WORK TASK:
In the entries below, find the line with "Sweden, Girl playing violin (8-9) on stage" and the line with "A masseur is"; copy them and every line between them exactly, but not the pictures.

THE INPUT:
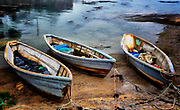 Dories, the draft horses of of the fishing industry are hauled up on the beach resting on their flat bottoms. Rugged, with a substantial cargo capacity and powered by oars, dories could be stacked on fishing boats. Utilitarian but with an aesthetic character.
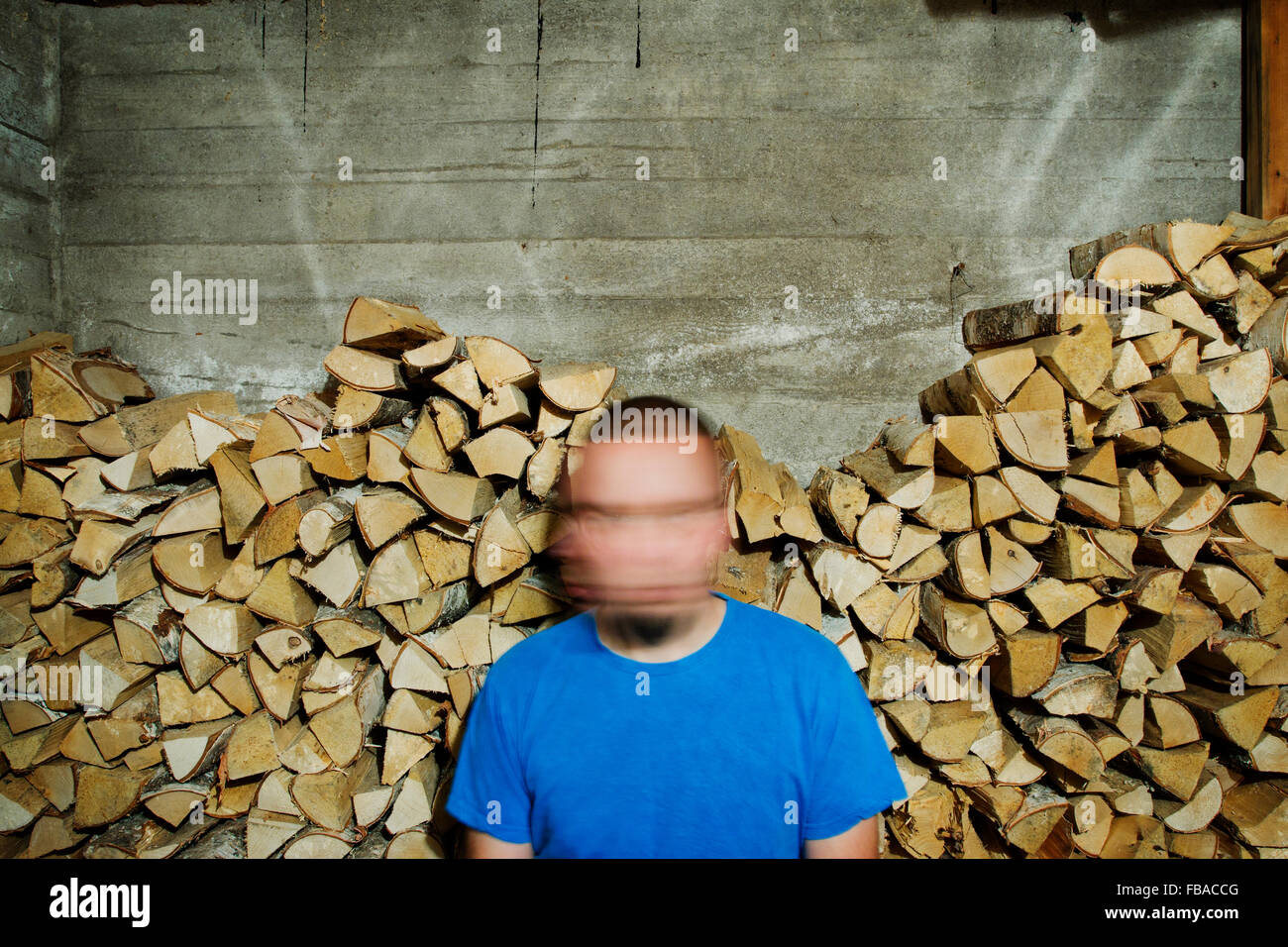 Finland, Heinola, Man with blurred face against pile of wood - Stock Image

==

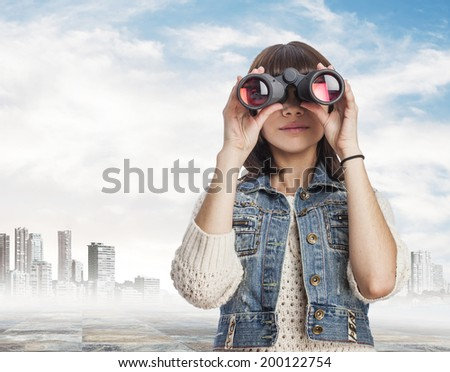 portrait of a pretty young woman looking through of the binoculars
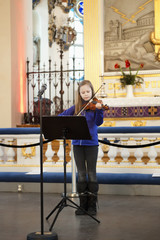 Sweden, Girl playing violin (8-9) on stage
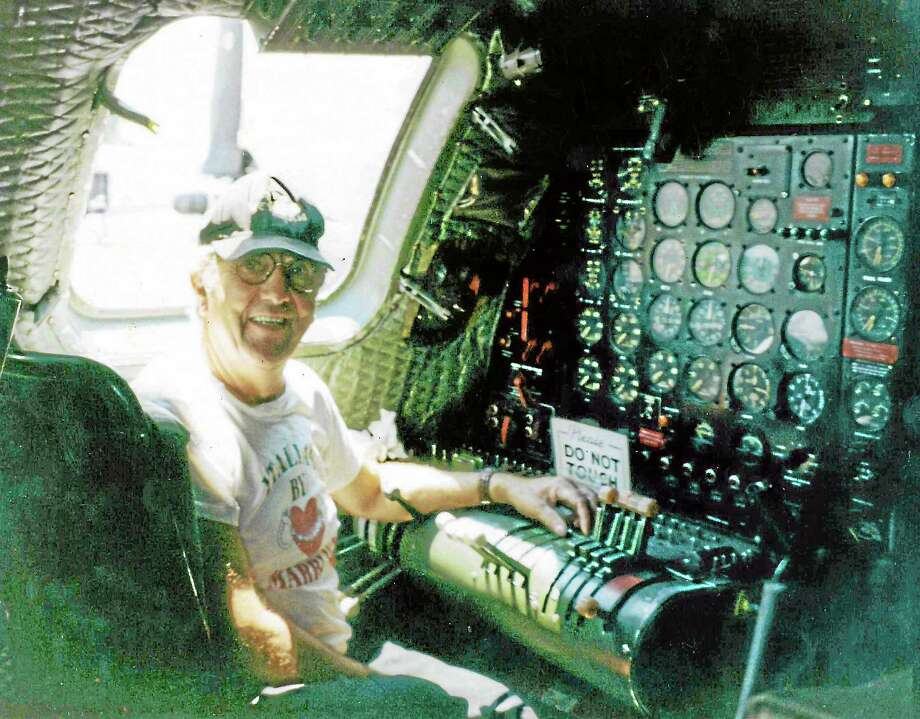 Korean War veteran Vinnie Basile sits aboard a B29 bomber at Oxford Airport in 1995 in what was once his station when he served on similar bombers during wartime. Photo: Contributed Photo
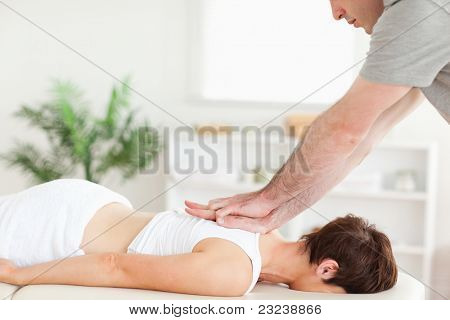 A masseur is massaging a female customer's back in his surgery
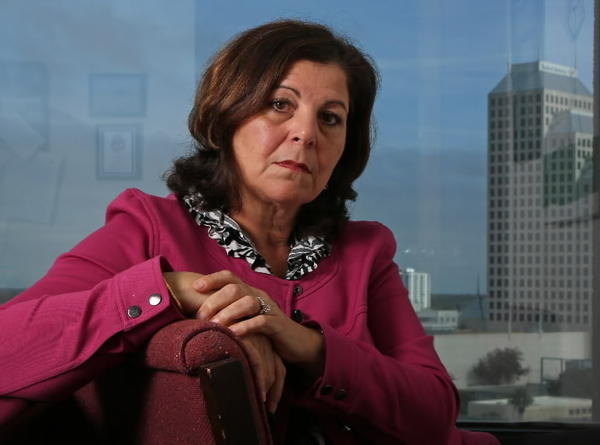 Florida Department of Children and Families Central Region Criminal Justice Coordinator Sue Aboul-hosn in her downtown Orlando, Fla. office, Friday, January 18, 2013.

OUTPUT OF THE EXERCISE:
 Sweden, Girl playing violin (8-9) on stage
 Korean War veteran Vinnie Basile sits aboard a B29 bomber at Oxford Airport in 1995 in what was once his station when he served on similar bombers during wartime. Photo: Contributed Photo
 A masseur is massaging a female customer's back in his surgery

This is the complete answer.